Question

When equal volumes of two liquids are mixed, the specific gravity of the mixture is $4$. When equal masses of the same two liquids are mixed the specific gravity of the mixture is $3$. Find the specific gravities of two liquids.

Answer 1

Hint: If the specific gravities of the two substances be ${S_1}$ and ${S_2}$, the density be $\rho $ , and $V$ be the volume of each of the substances, then, total mass of the mixture is $\left( {V{S_1}\rho + V{S_2}\rho } \right)$ . The specific gravity of the mixture is $\dfrac{{{S_1} + {S_2}}}{2} = 4$ and the specific gravity of the mixture is $\dfrac{{2{S_1}{S_2}}}{{{S_1} + {S_2}}} = 3$ . Simplify the two equations.
Formula used: If the specific gravities of the two substances be ${S_1}$ and ${S_2}$ , the density be $\rho $ , and $V$ be the volume of each of the substance, then, the total mass of the mixture is $\left( {V{S_1}\rho + V{S_2}\rho } \right)$ .
If, $m$ be the mass of each of the two substances, the total volume of the mixture is $\left( {\dfrac{m}{{{S_1}\rho }} + \dfrac{m}{{{S_2}\rho }}} \right)$ .

Complete step by step solution: Let the specific gravities of the two substances be ${S_1}$ and ${S_2}$ , and the density of water at $4^\circ C$ be $\rho $ .
So, densities of the substances are ${S_1}\rho $ and ${S_2}\rho $ .
Let $V$ be the volume of each of the substances in the mixture.
So, the total mass of the mixture is $\left( {V{S_1}\rho + V{S_2}\rho } \right)$ .
And, the total volume of the mixture is $\left( {V + V} \right) = 2V$ .
So, according to the problem, the specific gravity of the mixture is
$\dfrac{{{S_1} + {S_2}}}{2} = 4$
or, ${S_1} + {S_2} = 8$ $ \ldots \left( 1 \right)$
Again, let $m$ be the mass of each of the two substances in the mixture.
So, the total mass of the mixture is $\left( {m + m} \right) = 2m$ .
And, the total volume of the mixture is $\left( {\dfrac{m}{{{S_1}\rho }} + \dfrac{m}{{{S_2}\rho }}} \right)$ .
So, the density of the mixture is $\dfrac{{2m}}{{\dfrac{m}{{{S_1}\rho }} + \dfrac{m}{{{S_2}\rho }}}} = \dfrac{{2{S_1}{S_2}\rho }}{{{S_1} + {S_2}}}$
So, according to the problem, the specific gravity of the mixture is
$\dfrac{{2{S_1}{S_2}}}{{{S_1} + {S_2}}} = 3$
or, ${S_1}{S_2} = \dfrac{3}{2}\left( {{S_1} + {S_2}} \right) = \dfrac{3}{2} \times 8 = 12$
So, $\left( {{S_1} - {S_2}} \right) = \sqrt {{{\left( {{S_1} + {S_2}} \right)}^2} - 4{S_1}{S_2}} = \sqrt {{{\left( 8 \right)}^2} - \left( {4 \times 12} \right)} = 4$ $ \ldots \left( 2 \right)$
From equation $\left( 1 \right)$ , ${S_1} = 8 - {S_2}$
Putting this value in equation $\left( 2 \right)$ , we get, ${S_2} = 2$ .
And, putting this value in either of the equations, we get, ${S_1} = 6$ .

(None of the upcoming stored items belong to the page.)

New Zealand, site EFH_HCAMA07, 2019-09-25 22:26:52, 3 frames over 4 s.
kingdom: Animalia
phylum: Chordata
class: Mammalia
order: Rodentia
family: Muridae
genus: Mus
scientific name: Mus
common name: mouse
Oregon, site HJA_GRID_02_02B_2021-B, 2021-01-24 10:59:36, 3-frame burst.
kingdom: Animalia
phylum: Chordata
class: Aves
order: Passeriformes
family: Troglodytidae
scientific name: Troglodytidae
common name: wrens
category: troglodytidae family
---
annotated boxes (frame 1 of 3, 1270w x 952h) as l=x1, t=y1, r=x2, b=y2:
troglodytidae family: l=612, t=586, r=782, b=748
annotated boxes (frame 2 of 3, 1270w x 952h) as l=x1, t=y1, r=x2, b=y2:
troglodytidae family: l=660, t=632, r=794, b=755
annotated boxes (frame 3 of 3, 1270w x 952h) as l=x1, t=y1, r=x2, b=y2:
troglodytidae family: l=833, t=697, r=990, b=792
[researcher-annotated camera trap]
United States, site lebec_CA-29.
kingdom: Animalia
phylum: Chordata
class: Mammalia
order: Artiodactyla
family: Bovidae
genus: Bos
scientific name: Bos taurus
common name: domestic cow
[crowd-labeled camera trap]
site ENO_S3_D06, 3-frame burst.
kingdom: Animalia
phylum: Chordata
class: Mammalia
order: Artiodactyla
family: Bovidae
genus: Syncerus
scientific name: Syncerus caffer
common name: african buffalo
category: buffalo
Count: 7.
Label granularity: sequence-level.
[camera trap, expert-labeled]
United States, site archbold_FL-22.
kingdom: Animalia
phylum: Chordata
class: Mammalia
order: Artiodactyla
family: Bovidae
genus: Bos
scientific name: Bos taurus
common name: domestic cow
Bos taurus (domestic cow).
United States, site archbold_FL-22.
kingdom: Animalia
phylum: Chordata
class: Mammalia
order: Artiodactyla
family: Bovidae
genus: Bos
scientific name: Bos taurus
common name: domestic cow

Note: The specific gravity of a solid or a liquid is defined as the ratio between the mass of a certain volume of the substance to the mass of an equal volume of water at $4^\circ C$ . Since the specific gravity of a substance is the ratio of two densities, it is also called relative density. Specific gravity is only a number and has no unit. For this reason, the value of the specific gravity of a substance is equal in all systems of units. It should be noted that it is a dimensionless physical quantity.